Türk Dünyasına dahil ülkelerin ekonomilerini tek bir bütünlük olarak kabul etsek bile dünya Milli Gelir sıralamasında ilk 15 ekonomi içinde yer alamadığını dikkate aldığımızda Sovyet Bloku içinde yer alan Türk Devletlerinde ciddi ve yeterli bir dönüşümün sağlandığından bahsetmek mümkün değildir.
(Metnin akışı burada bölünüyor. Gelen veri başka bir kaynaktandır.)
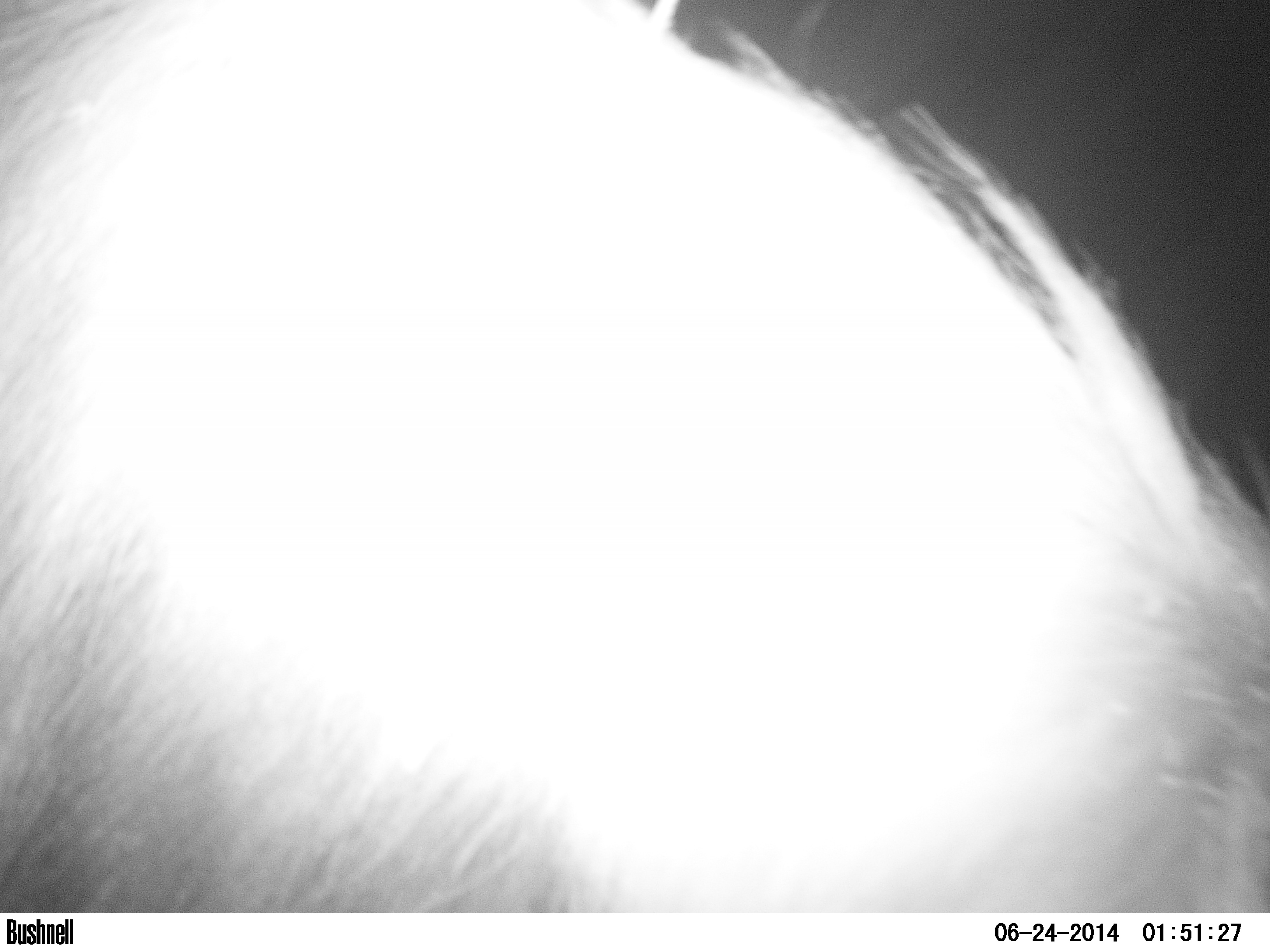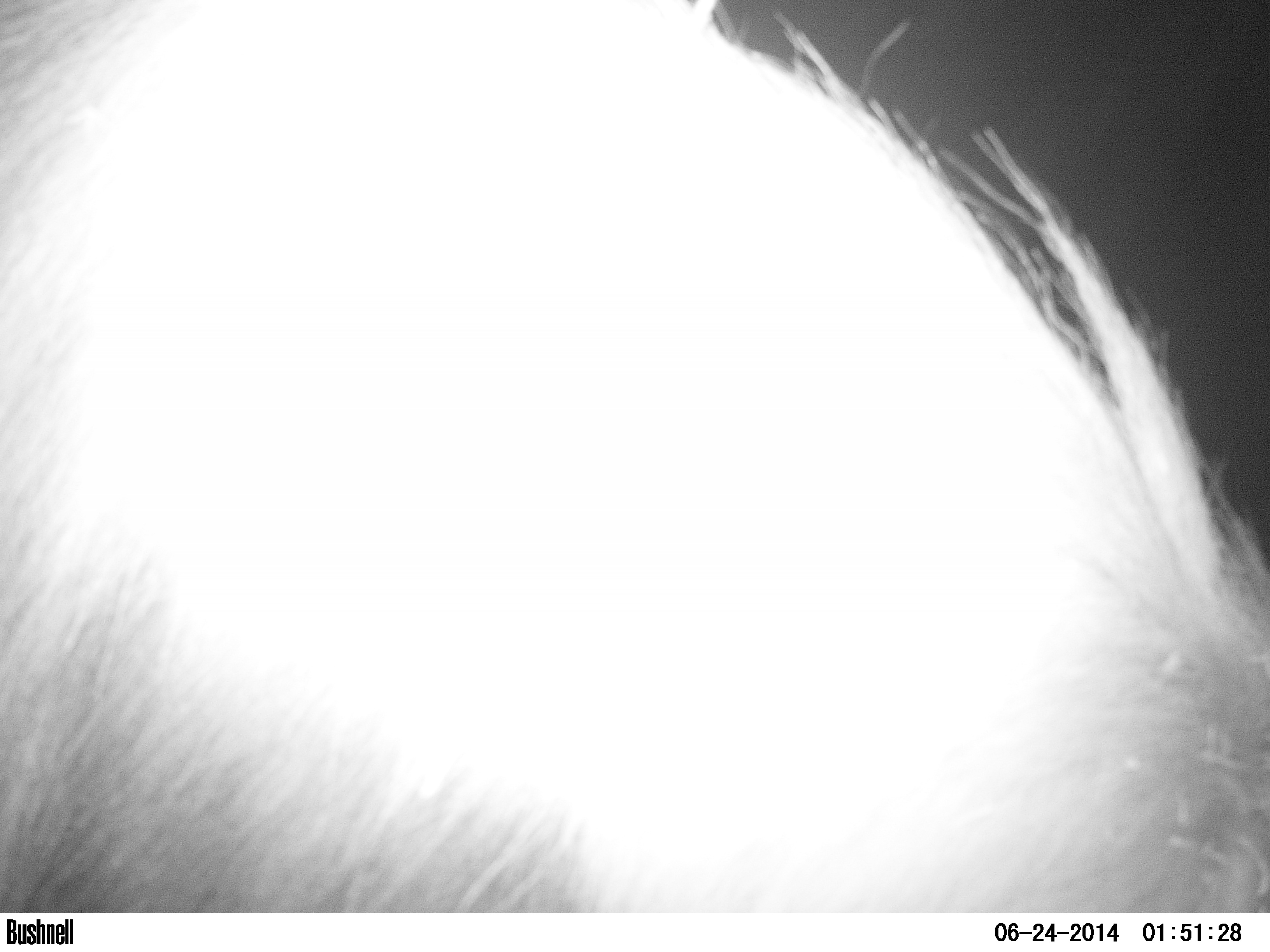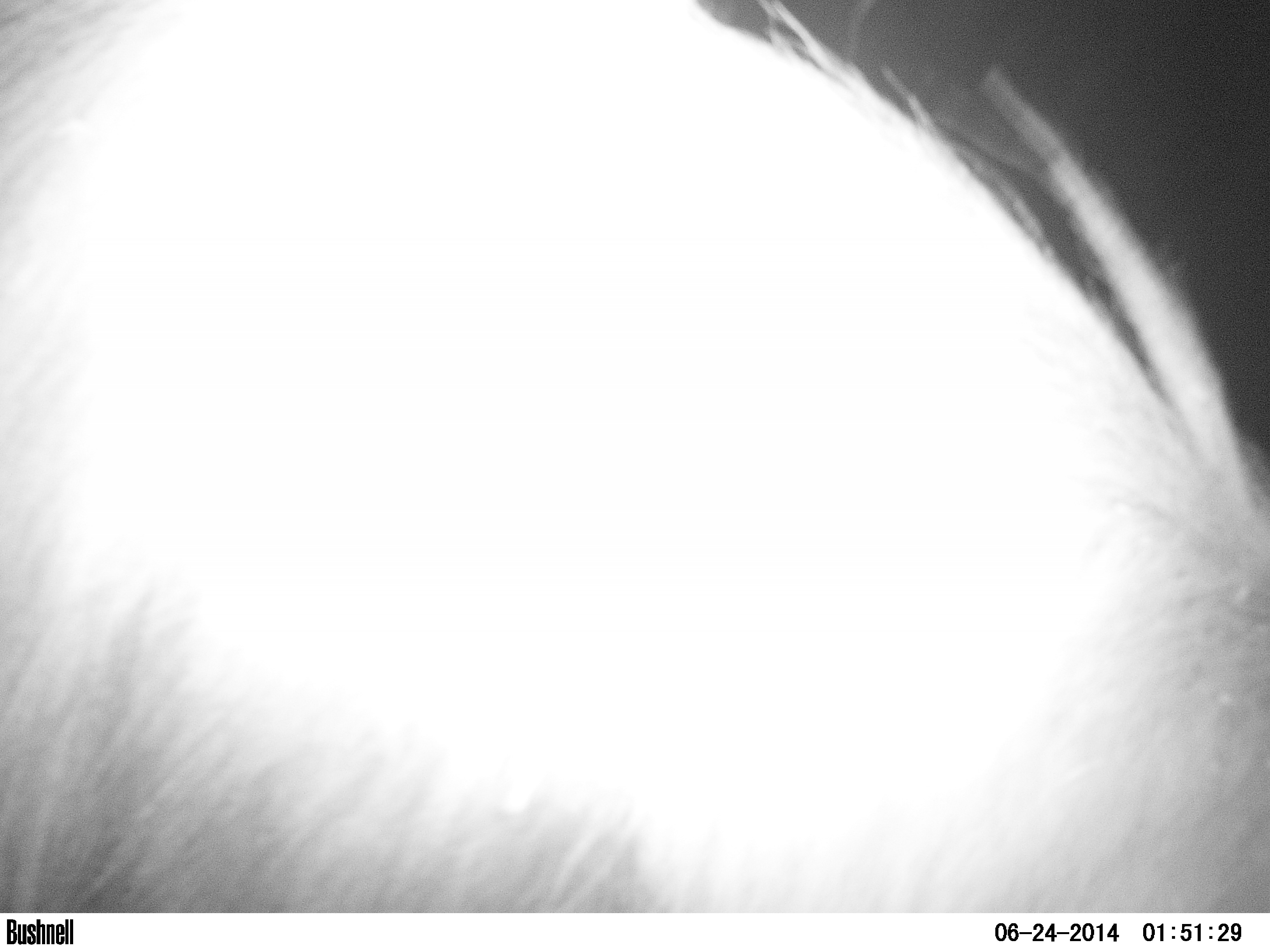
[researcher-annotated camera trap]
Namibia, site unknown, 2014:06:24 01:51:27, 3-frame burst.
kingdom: Animalia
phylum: Chordata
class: Mammalia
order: Carnivora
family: Hyaenidae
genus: Parahyaena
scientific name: Parahyaena brunnea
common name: brown hyena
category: hyaena brunnea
Hyaena brunnea (brown hyena) (Parahyaena brunnea).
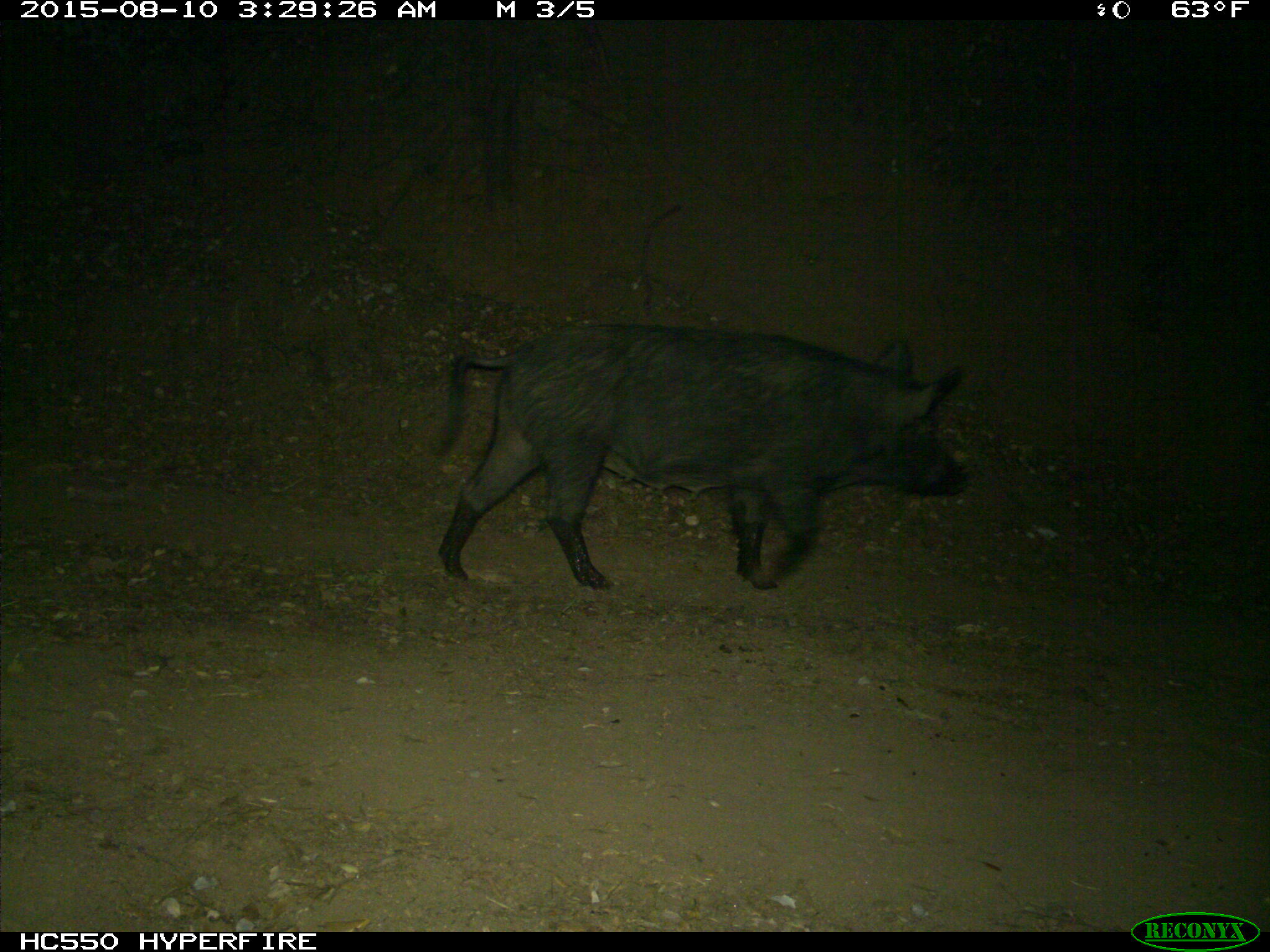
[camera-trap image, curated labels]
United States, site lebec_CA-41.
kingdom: Animalia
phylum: Chordata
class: Mammalia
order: Artiodactyla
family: Suidae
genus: Sus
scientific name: Sus scrofa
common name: wild boar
Oysa başta Azerbaycan olmak üzere dünya hidrokarbon kaynaklarının önemli bir kısmını kontrol eden Türkmenistan ve Kazakistan’ın ekonomik hacimleri sahip oldukları kaynaklarla uyumlu değildir. Yine dünya uranyum üretiminin %40’ını karşılayan Kazakistan’ın bu kaynağından Türk dünyasının yeterince yararlandığını söylemek oldukça güçtür.
Örneğin Özbekistan’da, Sovyet döneminde tarımsal arazilerin kolhoz çiftlikler olarak toplulaştırılması, Özbekistan’ın küresel bir pamuk ihracatçısı olarak gelişmesine aracılık ederken, Devlet, pamuk üretiminin devamını garanti altına almak için kolektif olarak kullanılan arazileri küçük özel çiftçilere dağıtmış, böylece pamuk üretiminin kırsal istihdam ve tarımın geliştirilmesinden ziyade yeni kurulan ve var olan sanayileri desteklemek amaçlanmıştır. Küçük arazilerden geçimlik düzeyde gelir elde edilememesi ve bağlı olarak istikrarlı işlerin olmaması nedeniyle çoğu insan, günlük işçiler ve göçmen işçiler de dahil olmak üzere güvencesiz ve kayıt dışı çalışmaya ve kayıt dışı ticarete yönelmiştir. Sonuçta kırsal alanda yaşayan gençler iş bulmak ve yaşamak için önce büyük şehirlere, daha sonra da başta Rusya Federasyonu olmak üzere dünyanın değişik ülkelerine göç etmek zorunda kalmıştır.